Ramadhan dan Lebaran buat Red

Neti Arianti 29 Oktober 2011

Pertama kali merantau, pertama kali pula menghirup udara Ramadhan di Borneo. Komunitas Melayu membuat Red merasa nyaman melaksanakan ibadah di bulan suci. Bahkan, suasana Ramadhan di Nanga Lauk jauh lebih semarak dibanding hiruk pikuk puasa di kota tempat tinggal asal. Dari tahun ke tahun, Red hanya biasa mendengar suara kentongan yang berasal dari tiang listrik yang dipukul saat menjelang sahur. Tetapi di Nanga Lauk, hari pertama puasa sudah dikagetkan dengan bunyi  dentuman speaker active besar yang didorong menggunakan gerobak kayu dan berjalan  sepanjang dusun dari hulu ke hilir, membangunkan warga desa untuk bersiap melakukan sahur. Tak tanggung-tangung, mereka juga beraksi jam 1 dini hari, dimana semua orang masih tertidur dengan pulasnya. Sungguh suatu semangat yang membara menyambut awal puasa. Tak berhenti sampai di situ, mereka pun memanggil nama hampir tiap orang di depan tempat tinggalnya dan memastikan si penghuni bangun dari tidur dengan terbukanya pintu tiap rumah.
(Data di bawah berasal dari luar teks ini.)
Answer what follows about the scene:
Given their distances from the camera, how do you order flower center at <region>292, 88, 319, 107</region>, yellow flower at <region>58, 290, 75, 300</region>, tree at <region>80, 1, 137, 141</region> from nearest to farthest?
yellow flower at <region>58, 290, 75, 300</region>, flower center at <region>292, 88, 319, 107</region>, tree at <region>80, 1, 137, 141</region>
Uniknya, hal ini sudah terjadi dari tahun ke tahun dan warga yang terbiasa dengan kerasnya suara gerobak penyambut sahur. Sampai-sampai ada sesuatu yang kurang apabila si gerobak absen melakukan tugas. Hihihi... Lucu ya! Sayangnya suara dentuman si gerobak hanya bertahan beberapa hari, karena listrik desa rusak. Digantikan suara kentongan dan hingar bingar para pemuda.

 Red beruntung tinggal dalam keluarga yang semangat kebersamaannya cukup kuat. Mereka tidak akan memulai makan sahur atau berbuka puasa sebelum semua anggota keluarga berkumpul, membaca doa sahur/berbuka, plus doa makan. Jadi, saat tiba waktunya makan sahur/berbuka dan masih ada anggota keluarga yang melakukan pekerjaan lain (misalnya mandi, memasak, dll) maka panggilan “geledek” pasti muncul dari tempat makan.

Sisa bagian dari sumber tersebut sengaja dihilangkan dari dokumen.